Страница 11 из 77
***
Призываю вас отнестись к следующим событиям с особой серьёзностью, какой недоставало мне в то мрачное, непредсказуемое время. Течение жизни, обезображенное появлением мисс Флавин, безжалостно вдалбливало в голову немыслимые вещи, раздирало в клочья закостеневшую уверенность в прежних взглядах. Но в равной степени предостерегаю вас: не позволяйте нелепостям затуманить ваш разум, боритесь, не давайте ловушке захлопнуться и отнять шанс остаться свободными от ненавистного плена. Пусть временами и происходят необъяснимые случайности, не всякие причуды в конечном счёте принимают убедительный облик, стирая краски безумия, и бьют вас по затылку излишним доверием испуганному внутреннему голосу. Порой приходится скрепя сердце чествовать досадную победу того, что столь достойно отвергал.
Полагаете, я уверовал в сверхъестественную природу бедствия семьи мисс Флавин, беспомощно капитулировал? Вы непременно уязвимы для опасного внушения и склонны менять точку зрения под грамотным давлением, если смеете выдумывать этот проигрыш, приписывая мне собственные качества и используя свою натуру в качестве безупречного мерила. Я не скрою: теперь, заново переживая те невероятные дни, я злюсь на себя за медлительность, самоуверенность, навлекшую неудобства, каких можно было избежать, услышь я в забавных словах мисс Флавин то, чему стоило верить. Я не признал дар, но столкнулся с неприятностями, беспечно открыл им путь, а она до последнего сдерживала их чудовищный напор.
Потому я советую сохранять внимательность и не заглушать её убеждённостью в обязательном крахе веры собеседника.
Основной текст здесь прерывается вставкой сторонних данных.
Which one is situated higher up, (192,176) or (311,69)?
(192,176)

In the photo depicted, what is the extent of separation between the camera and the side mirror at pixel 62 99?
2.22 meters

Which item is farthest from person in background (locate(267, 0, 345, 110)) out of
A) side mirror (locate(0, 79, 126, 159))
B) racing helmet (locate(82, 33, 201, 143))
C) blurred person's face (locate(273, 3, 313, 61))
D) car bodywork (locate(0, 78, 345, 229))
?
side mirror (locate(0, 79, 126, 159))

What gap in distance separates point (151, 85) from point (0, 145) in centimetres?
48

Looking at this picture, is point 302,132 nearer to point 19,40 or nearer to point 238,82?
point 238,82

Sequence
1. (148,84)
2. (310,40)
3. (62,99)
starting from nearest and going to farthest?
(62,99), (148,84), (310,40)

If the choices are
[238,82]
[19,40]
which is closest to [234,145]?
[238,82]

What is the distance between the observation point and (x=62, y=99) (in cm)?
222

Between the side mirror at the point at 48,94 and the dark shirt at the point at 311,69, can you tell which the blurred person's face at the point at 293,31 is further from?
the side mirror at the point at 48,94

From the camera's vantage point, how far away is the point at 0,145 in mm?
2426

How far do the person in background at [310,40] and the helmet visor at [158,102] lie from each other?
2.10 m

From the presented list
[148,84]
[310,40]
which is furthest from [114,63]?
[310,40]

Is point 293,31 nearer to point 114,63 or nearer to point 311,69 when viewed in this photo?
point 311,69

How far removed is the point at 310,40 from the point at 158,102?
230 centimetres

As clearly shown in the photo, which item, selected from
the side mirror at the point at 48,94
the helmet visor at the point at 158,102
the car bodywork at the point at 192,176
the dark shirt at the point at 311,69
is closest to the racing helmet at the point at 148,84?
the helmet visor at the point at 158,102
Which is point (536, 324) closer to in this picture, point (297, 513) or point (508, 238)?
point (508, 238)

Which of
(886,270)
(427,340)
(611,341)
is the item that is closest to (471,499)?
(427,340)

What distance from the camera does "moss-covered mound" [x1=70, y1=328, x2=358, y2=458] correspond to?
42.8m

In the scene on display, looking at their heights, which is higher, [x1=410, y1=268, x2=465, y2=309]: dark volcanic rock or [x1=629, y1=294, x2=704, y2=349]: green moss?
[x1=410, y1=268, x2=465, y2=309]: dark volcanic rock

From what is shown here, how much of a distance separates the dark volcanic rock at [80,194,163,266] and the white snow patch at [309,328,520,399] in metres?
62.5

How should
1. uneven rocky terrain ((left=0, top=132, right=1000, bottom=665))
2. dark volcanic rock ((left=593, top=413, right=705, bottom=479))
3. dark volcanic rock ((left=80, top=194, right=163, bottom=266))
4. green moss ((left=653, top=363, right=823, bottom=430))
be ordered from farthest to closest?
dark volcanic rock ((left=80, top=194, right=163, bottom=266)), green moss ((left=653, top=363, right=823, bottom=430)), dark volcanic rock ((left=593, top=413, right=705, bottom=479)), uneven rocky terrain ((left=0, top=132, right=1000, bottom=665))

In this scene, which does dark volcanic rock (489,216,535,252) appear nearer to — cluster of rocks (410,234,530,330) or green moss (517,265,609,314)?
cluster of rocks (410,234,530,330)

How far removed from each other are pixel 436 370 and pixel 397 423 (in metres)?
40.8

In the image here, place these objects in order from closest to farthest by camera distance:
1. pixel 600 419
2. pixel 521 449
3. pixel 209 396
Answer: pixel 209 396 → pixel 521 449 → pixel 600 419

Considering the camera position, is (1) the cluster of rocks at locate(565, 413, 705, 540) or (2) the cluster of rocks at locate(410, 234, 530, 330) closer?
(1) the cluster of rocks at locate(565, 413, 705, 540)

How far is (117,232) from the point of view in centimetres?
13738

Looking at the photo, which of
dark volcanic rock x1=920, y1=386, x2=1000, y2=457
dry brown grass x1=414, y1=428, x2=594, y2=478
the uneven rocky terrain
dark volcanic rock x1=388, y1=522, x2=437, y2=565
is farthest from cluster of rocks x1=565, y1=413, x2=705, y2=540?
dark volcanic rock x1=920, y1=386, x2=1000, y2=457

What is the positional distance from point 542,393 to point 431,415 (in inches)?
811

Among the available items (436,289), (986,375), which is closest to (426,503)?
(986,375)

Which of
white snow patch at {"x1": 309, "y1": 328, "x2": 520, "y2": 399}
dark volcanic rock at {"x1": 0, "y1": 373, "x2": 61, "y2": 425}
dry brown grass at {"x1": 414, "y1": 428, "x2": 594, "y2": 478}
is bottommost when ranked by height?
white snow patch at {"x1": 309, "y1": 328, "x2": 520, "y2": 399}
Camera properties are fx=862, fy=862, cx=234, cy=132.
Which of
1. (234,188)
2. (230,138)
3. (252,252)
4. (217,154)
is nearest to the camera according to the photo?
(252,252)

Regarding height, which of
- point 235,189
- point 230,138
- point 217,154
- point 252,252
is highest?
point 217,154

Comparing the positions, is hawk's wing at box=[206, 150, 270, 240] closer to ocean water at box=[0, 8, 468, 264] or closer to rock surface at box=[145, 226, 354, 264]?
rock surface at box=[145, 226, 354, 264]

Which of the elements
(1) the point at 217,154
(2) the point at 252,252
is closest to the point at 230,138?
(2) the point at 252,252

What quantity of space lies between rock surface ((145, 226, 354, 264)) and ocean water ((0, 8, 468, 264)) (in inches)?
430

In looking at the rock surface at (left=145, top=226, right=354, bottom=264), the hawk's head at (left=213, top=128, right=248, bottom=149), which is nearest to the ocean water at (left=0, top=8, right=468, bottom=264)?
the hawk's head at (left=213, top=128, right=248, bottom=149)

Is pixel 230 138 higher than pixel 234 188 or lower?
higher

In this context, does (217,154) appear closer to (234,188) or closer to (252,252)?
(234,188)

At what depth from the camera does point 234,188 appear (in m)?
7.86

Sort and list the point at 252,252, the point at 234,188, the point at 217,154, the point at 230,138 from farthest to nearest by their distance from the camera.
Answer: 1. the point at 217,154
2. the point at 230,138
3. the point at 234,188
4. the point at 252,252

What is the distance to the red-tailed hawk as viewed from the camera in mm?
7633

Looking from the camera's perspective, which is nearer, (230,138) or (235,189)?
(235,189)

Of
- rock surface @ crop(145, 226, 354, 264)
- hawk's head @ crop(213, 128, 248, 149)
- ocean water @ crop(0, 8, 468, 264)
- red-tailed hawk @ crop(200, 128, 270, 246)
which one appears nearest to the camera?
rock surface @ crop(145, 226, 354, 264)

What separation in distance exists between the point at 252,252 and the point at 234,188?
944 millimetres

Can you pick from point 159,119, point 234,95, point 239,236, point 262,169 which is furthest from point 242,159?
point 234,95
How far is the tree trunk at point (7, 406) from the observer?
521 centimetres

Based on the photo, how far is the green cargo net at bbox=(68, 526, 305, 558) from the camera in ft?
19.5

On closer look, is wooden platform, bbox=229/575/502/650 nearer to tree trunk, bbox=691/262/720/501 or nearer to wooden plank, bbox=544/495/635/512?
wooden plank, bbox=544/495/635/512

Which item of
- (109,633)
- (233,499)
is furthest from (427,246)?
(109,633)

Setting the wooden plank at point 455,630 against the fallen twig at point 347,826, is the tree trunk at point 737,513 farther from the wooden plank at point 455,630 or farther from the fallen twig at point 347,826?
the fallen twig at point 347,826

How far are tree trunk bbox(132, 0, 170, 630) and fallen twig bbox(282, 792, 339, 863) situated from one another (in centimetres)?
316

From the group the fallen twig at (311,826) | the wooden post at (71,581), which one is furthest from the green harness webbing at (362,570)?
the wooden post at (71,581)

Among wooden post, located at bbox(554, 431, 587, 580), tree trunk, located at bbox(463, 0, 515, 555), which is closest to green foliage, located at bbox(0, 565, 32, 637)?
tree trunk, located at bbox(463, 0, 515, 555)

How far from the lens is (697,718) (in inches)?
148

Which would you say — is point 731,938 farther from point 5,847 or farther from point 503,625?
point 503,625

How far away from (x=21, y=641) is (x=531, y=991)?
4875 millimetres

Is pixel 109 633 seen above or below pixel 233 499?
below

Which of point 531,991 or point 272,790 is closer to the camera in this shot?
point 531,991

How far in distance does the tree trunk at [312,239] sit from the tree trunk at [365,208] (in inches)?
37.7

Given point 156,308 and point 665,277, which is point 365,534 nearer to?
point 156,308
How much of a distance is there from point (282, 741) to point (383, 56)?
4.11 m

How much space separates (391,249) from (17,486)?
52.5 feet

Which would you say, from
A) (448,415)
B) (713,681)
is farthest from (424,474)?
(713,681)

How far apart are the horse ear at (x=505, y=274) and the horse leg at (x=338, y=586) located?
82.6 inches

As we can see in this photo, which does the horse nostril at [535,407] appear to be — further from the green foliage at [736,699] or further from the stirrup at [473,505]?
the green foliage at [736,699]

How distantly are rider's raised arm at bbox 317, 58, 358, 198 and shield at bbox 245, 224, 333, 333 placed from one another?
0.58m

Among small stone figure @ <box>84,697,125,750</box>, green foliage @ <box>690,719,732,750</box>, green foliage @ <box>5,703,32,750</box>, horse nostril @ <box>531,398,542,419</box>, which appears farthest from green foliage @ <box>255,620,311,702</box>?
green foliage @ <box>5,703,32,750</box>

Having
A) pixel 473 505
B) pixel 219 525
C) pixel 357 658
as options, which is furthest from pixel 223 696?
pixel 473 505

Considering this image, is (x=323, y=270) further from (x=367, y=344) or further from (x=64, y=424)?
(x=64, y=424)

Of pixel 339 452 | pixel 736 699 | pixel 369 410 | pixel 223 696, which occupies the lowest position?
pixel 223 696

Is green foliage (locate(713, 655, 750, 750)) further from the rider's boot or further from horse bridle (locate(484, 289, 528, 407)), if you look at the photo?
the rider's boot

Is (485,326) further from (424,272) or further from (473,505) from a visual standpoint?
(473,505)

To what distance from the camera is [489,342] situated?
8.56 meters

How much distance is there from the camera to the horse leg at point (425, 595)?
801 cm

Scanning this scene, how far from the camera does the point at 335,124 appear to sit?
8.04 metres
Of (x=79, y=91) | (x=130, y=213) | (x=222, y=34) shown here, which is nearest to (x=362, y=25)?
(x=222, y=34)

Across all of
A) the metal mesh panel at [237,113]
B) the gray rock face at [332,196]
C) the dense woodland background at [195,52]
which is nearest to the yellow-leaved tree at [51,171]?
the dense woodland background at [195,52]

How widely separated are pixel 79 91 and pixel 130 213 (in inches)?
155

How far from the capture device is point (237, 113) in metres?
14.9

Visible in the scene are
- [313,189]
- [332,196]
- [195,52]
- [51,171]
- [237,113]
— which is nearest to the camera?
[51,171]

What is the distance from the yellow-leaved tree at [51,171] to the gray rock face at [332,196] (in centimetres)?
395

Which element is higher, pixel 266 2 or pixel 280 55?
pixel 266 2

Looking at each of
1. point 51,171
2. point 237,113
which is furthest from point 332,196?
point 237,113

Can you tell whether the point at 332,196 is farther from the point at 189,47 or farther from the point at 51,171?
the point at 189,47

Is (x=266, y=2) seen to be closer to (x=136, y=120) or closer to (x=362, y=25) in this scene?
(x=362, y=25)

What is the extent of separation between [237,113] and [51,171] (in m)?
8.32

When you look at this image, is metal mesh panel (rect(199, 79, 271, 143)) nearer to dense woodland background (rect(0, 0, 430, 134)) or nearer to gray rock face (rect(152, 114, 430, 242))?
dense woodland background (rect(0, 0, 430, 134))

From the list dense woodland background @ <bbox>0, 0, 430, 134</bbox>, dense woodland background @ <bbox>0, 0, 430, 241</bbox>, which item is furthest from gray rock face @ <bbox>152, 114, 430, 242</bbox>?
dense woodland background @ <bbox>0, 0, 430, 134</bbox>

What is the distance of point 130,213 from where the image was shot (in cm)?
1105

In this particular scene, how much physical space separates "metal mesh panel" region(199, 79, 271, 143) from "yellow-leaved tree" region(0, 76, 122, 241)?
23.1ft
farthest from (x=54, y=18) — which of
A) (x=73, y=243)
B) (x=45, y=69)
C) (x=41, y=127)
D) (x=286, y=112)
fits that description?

Опасность оповестила о своём вторжении той же ночью. Я, не забывая о расследовании личности мисс Флавин, сидел за столом в гостиной и мучился от поиска полезной информации о Лорен Финли, журналистке, по моему мнению, знавшей о Джессалин Фицуильям гораздо больше, чем указано в статье, или располагавшей адресами источников, способных прояснить туманный образ разгадки. Я выяснил, что Лорен неизменно служила процветанию газеты «Хиллс», освещавшей жизнь Дартмура, богатого на тёмные тайны. Уставившись в монитор ноутбука, собирая важные сведения и отметая мусор, я с трудом укрепил желание вновь ступить на землю, знатно удобренную людской глупостью и взрастившую разносортные мифы – препятствие логике.
Я был погружён в работу и не сразу заметил движение в полумраке гостиной: я оставил включёнными лишь лунную лампу и изогнутый белый торшер в углу, а прочие светильники погасил. Оторвавшись от монитора, я увидел хрупкую фигуру мисс Флавин, облачённую в длинную светло-синюю сорочку, а скудный свет вновь грубо вырисовывал её худобу: заострённые плечи, осунувшееся лицо с застывшим выражением муки. Неестественная бледность обретала более пугающий оттенок, напоминая призрачное свечение. Гостья бросила подушку на диван и затем легла, скривившись от боли, и столь осторожно устроилась, будто боялась утруждать организм лишним жестом, напрячь мышцы.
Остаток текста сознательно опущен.